Madeline Buckley | Tuesday, January 25, 2011

A party bust at the Irish Row apartment complex early Friday morning resulted in 11 arrests and about nine citations, according to South Bend police logs.

The roundup is one of the largest since student arrests for underage drinking spiked early in this school year. Police arrested about 70 students through late August and early September, prompting meetings between University officials, student government and the South Bend Police Department in September.

Det. Sgt. Ian McQueen said police received a complaint for a noisy party at the complex on Vaness Street about 1 a.m. Friday. Upon entering the party, the supervising officer decided to arrest minors with a BAC of .05 or higher. Police cited the minors with a lower BAC and allowed them to leave the party. Officers also issued citations for hosting a loud party and contributing to the delinquency minors.

McQueen said the decision to arrest or cite is usually left to the discretion of the arresting officers.

“We responded to a call, and we are duty bound to investigate if we see a crime being committed,” McQueen said.

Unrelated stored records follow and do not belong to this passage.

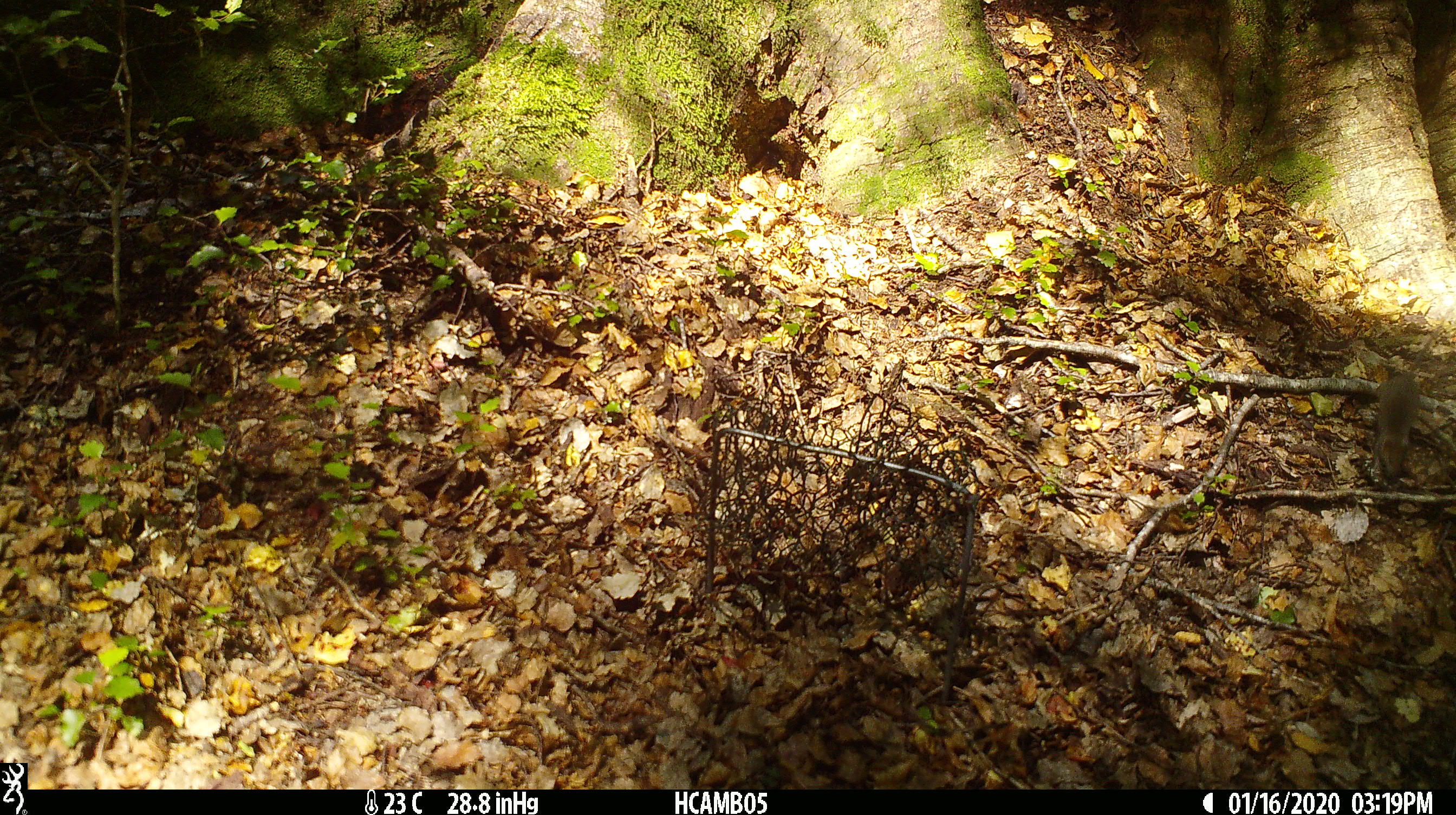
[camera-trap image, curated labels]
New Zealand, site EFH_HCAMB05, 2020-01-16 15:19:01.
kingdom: Animalia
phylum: Chordata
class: Mammalia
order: Rodentia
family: Muridae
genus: Mus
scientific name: Mus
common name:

Police also arrested three students early Saturday morning on Notre Dame Avenue for minor consumption, according to police logs.

Police received a complaint after the students banged on the door of a residential house. The students — who said they had previously been at an off-campus party — were taken to the St. Joseph County Jail.

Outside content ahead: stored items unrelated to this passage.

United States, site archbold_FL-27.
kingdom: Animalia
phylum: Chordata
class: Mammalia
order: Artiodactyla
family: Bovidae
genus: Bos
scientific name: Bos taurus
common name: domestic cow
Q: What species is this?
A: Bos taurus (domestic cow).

Vice President for Student Affairs Fr. Tom Doyle said the University and the police department continue to work together on the issue of student arrests.

“We are still actively in communication with multiple community agencies about these matters,” he said.

Doyle said he recently met with student body president Catherine Soler and vice president Andrew Bell to outline goals for the coming semester, and the safety of students off campus remains a priority.

The student arrests this week are a reminder that fostering a healthy relationship between the city and the students requires continued attention, Doyle said.

“I think it is accurate to say that the University and its students have made significant progress since last summer,” he said. “But we cannot take for granted the fragile place that we have come from.”